The good news is the governments are increasingly recognizing the need to continue to address healthcare needs and are taking steps to reward innovation through FDA and EMEA designations that are helping to speed product review times.
And in thinking about all of these dynamics in the marketplace, today I will cover three themes about Johnson & Johnson that are driving our confidence in the future. First, the core businesses at Johnson & Johnson are strong and positioned to continue expanding our market-leadership positions.
Next, we have an exciting and deep product pipeline across the entire enterprise. And we’re changing the way we interact with our customers and evolving our structure to be more effective and efficient to drive growth.
Now I am also a firm believer that in order to achieve our goals as a Company, it's important to establish a clear set of priorities for the entire organization.
Three years ago, when I first assumed this role we were very focused on excellence in execution and given the progress we’ve made today, we're evolving our approach placing an even greater emphasis on innovation and accelerating growth with continued excellence in execution as a non-negotiable part of the process.
So without compromise, we're focused on delivering on our financial and quality commitments. In Pharmaceuticals, we'll continue building on our launch excellence and robust pipeline.
In Medical Devices, the emphasis is on growth acceleration from innovation and also by transforming our go-to-market models that better reflect the reality, the purchasing decisions are increasingly being made at the healthcare system level, as they look to improve the quality of care they provide patients, while controlling cost.
And in Consumer, we're expanding our market-leadership in key segments within the over-the-counter medicines, oral care, baby and beauty markets. Let me take you through the thinking of how we will meet these priorities in each one of our businesses. Let's start first with our Pharmaceutical business.
I've got to tell you, I could not be proud of this organization. About six years ago we lost $8.5 billion of sales to patent expiry and this was out of about a $24 billion portfolio in our Pharmaceutical business.
Now, a lot of companies have chosen different strategies, but what we said is, first of all we want to be very focused on innovation and are developing differentiated products that will ultimately help fulfill unmet medical needs. We focus on five therapeutic areas, recognizing that we can't be everything to everybody.
And we've also said that we want to go where the best science is and have a mix of internal and external innovation, while being completely agnostic about the source. And the results really speak for themselves.
The 14 new products launched since 2009, driving cumulative sales of over $27 billion, six of these products have already crossed the $1 billion threshold. With this we are the industry-leader in terms of research and development productivity and that means per dollar spent compared to the benchmark.
And the story is not over, in 2014 we had 20 new line extensions approved and we filed an additional 20. We also started 23 Phase 3 trials and initiated 11 Phase 2 trials. And as currently constituted, our pipeline is poised to yield 10 potential new product filings between 2013 and 2017.

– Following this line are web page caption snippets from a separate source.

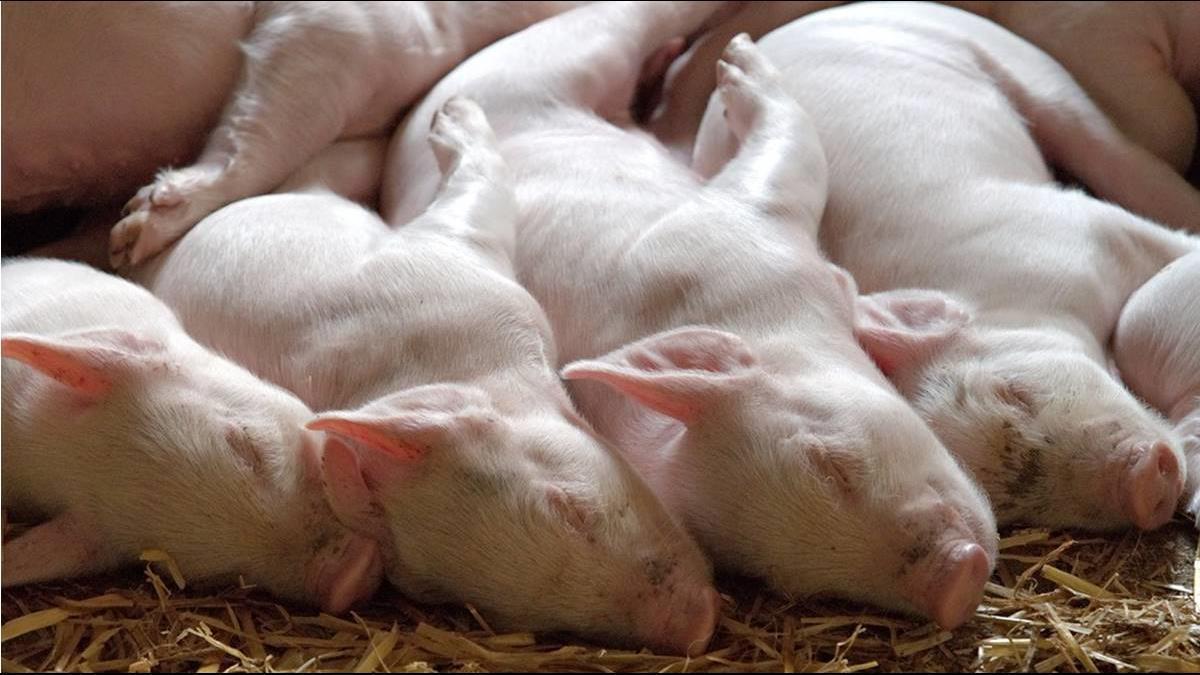 非洲豬瘟若發生 掩埋用地可處理近160萬頭
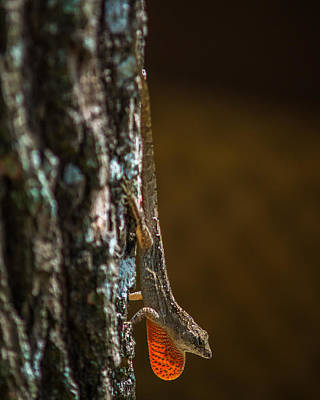 Photograph - Basking Anole by Chris Bordeleau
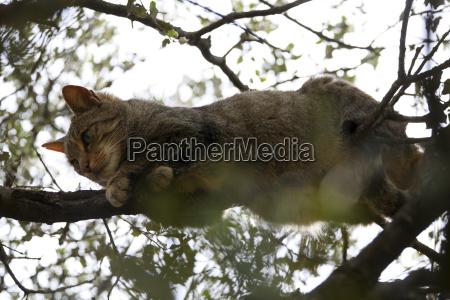 wildcat felis silvestris in monfraguee national
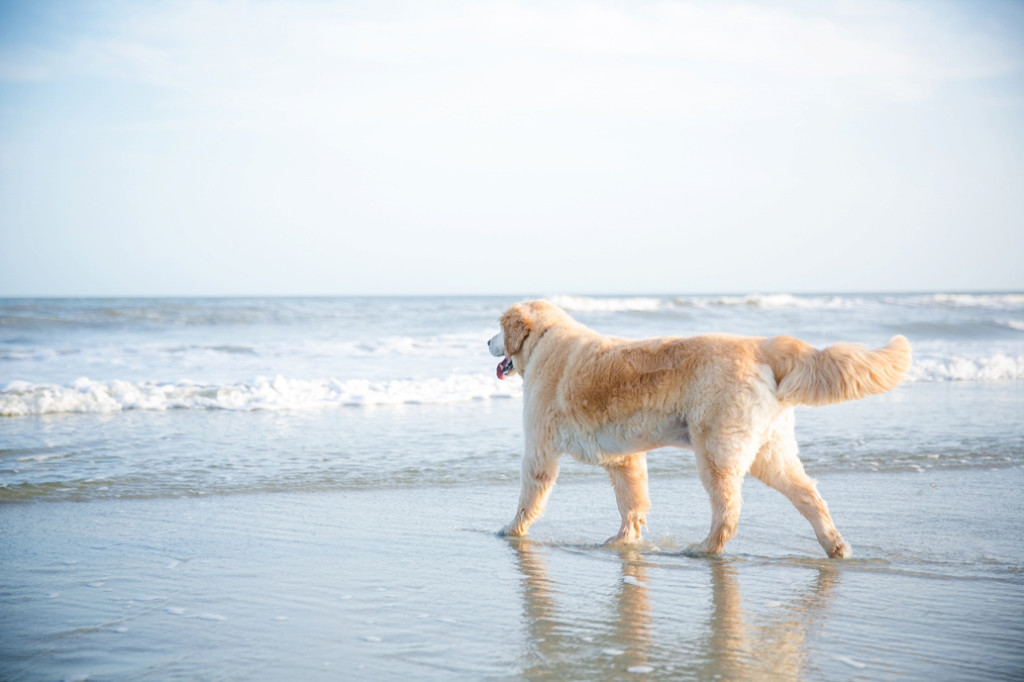 Folly-Beach-Pet-Portraits_0022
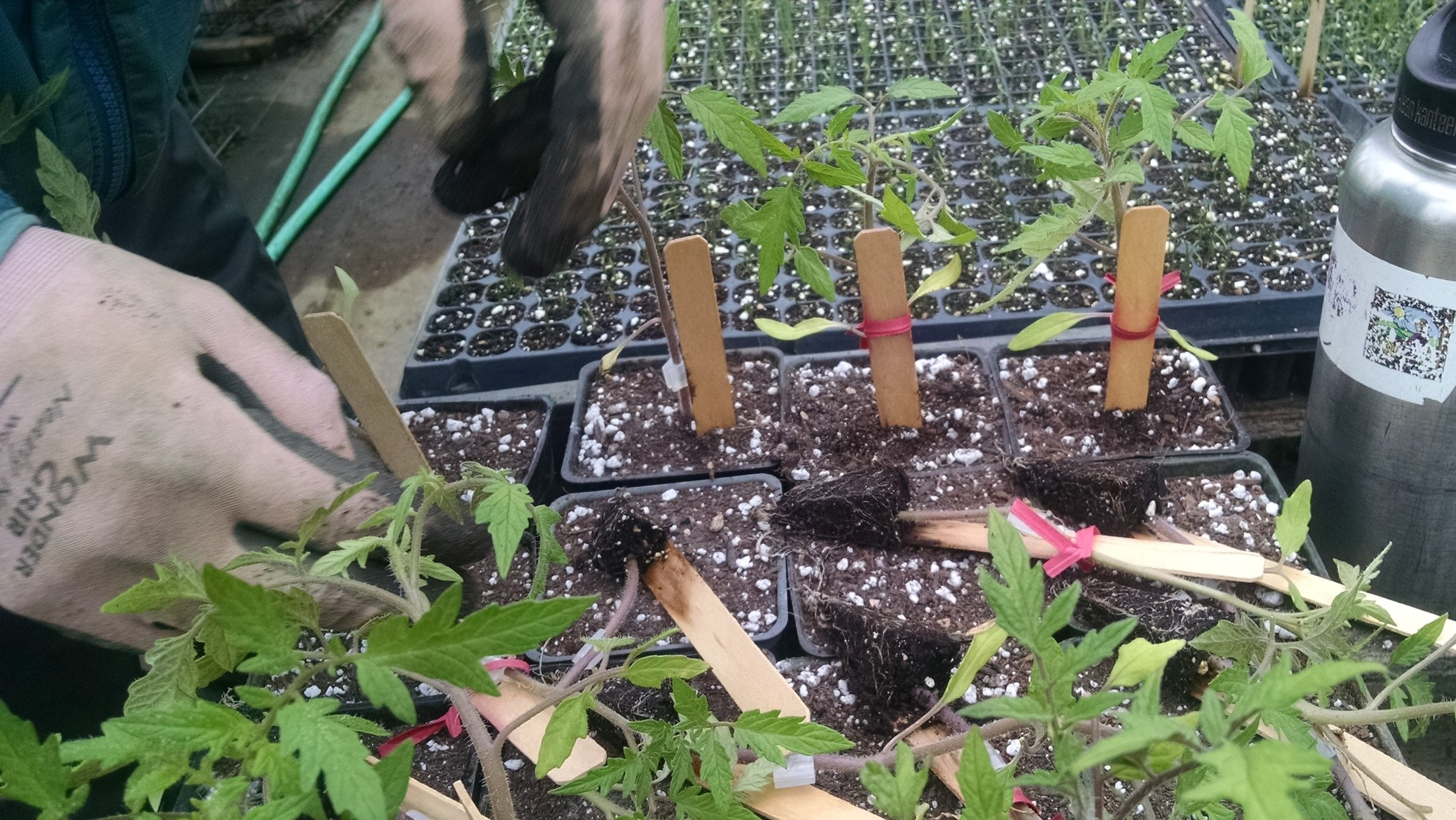 David potting up grafted tomatoes.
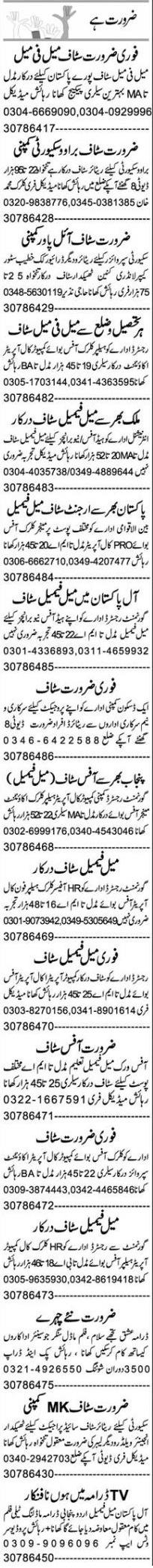 Daily Express Management Staff Jobs 2021 in Faisalabad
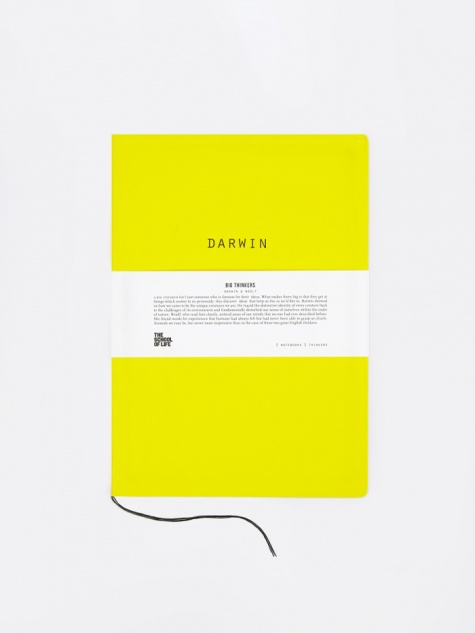 Big Thinkers Notebooks : Darwin & Woolf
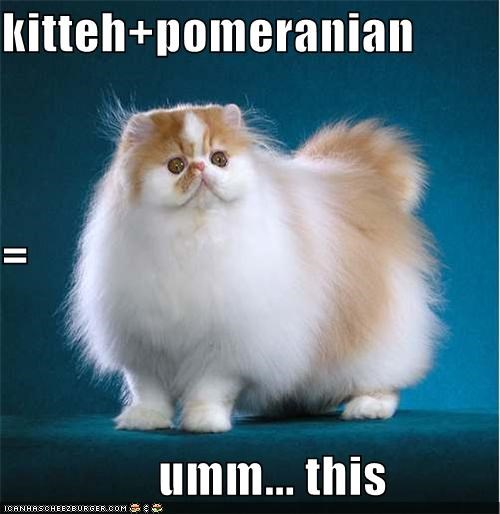 kitteh+pomeranian  =                 umm... this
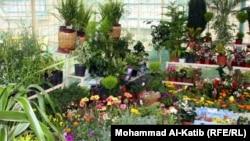 مهرجان الزهور في الموصل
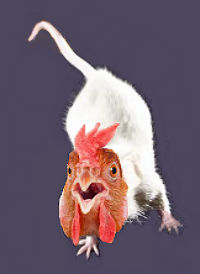 mouse-chicken hybrid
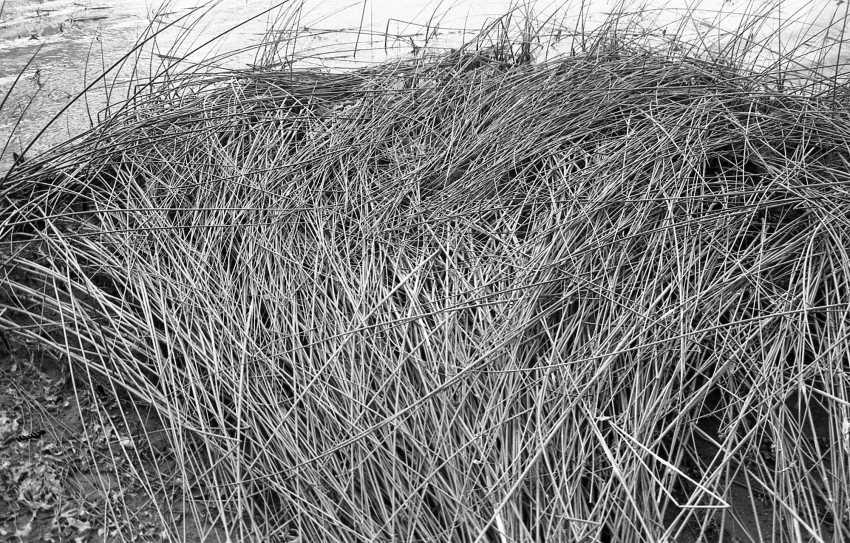 Alexey Semerikov. Solid weave - photo 1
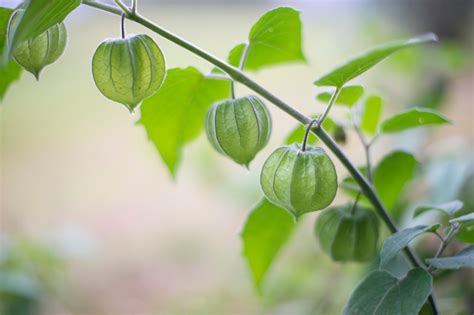 Physalis Im Garten Kultivieren » So Gelingt Der Anbau
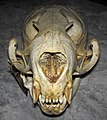 Callorhinus ursinus (northern fur seal) skull 4 (32712141147).jpg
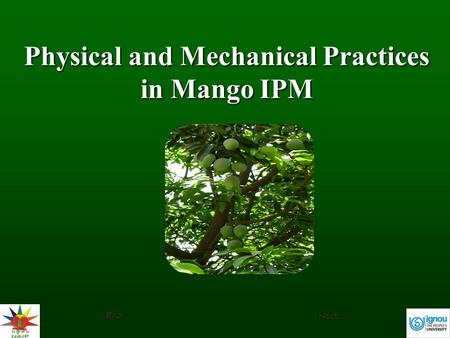Physical and Mechanical Practices in Mango IPM Next End.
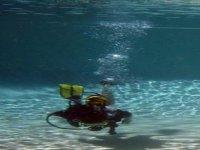 Plongee dans votre propre piscine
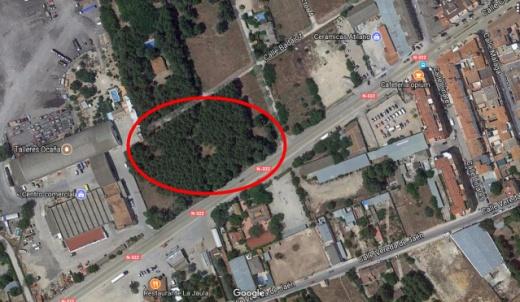 Bosque misterioso Albacete por Joan Carles lópez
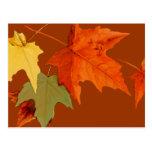 El otoño colorea la postal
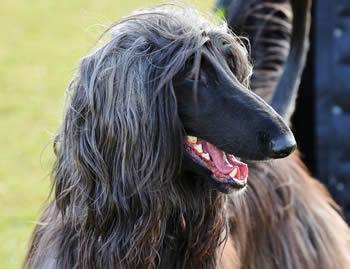 Perros grandes peludos - Galgo Afgano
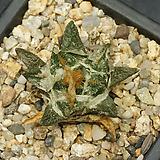 Ariocarpus scapharostrus(용각목단-11.18)|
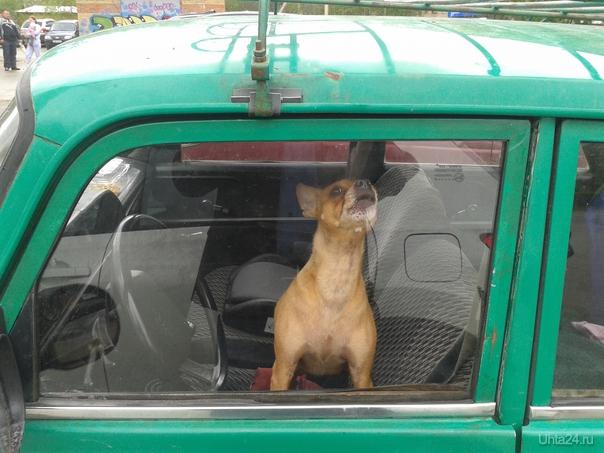 Собачья жизнь (возле пол-ки №2) Питомцы Ухта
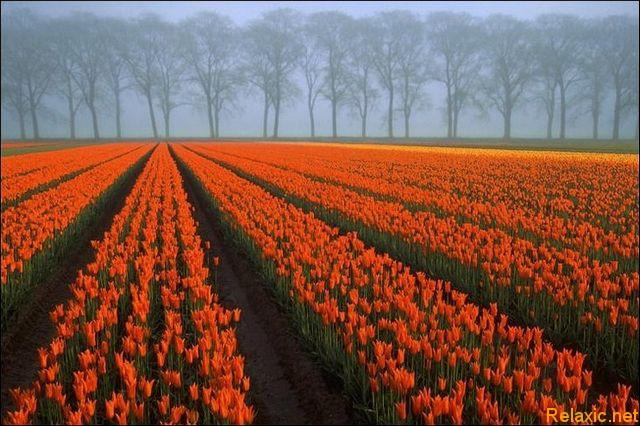 dutch_tulips_014
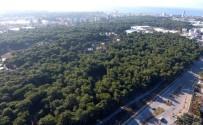 FUTBOL SAHASI - Muratpaşa Belediyesi'nden Obruk Ormanı İmar Planı Çalışması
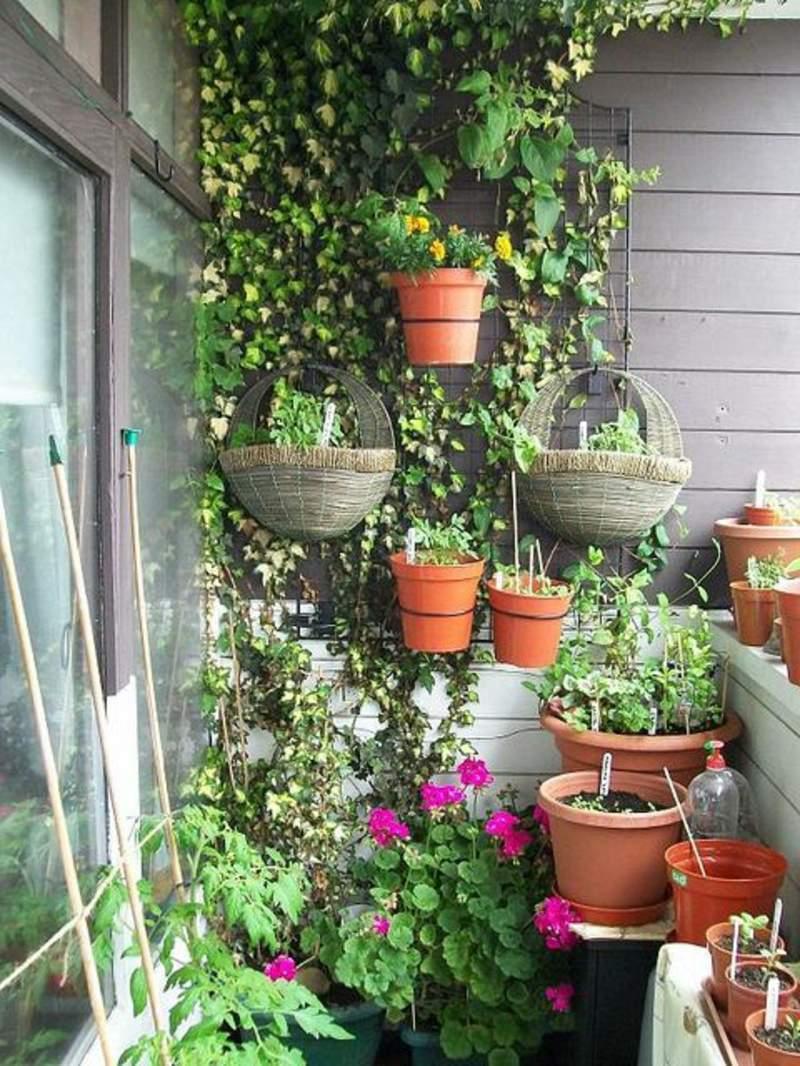 garten busche frisch sadzenie balkonu 60 oryginalnych pomysac282c2b3w of garten busche 2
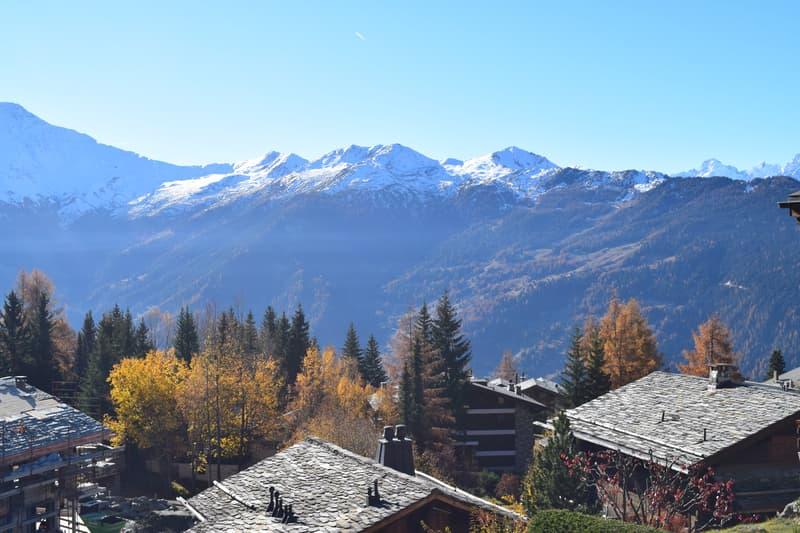 4 bedroom apartment next to Les Esserts ski piste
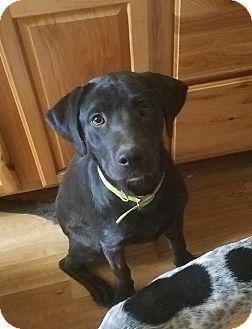Labrador Retriever Dog for adoption in Cleveland, Oklahoma - Sassy $50 adoption fee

Next, our Medical Devices business is in a very strong leadership position particularly in orthopedics, electrophysiology, surgery and vision care, where there is a lot of innovation advancing the standard-of-care.
Many of our platforms are overwhelming market-leaders in their categories and 85% of our sales are from platforms with a number one or number two position. We have 10 different platforms in this business that have exceeded $1 billion in sales, which is quite remarkable when you think about it.
And we're growing very well in emerging markets and are capitalizing on the scale, depth and breadth of the portfolio we can offer to governments, large healthcare systems and large payors around the world to add value and help patients and we grew sales in China by nearly 15% on an operational basis last year.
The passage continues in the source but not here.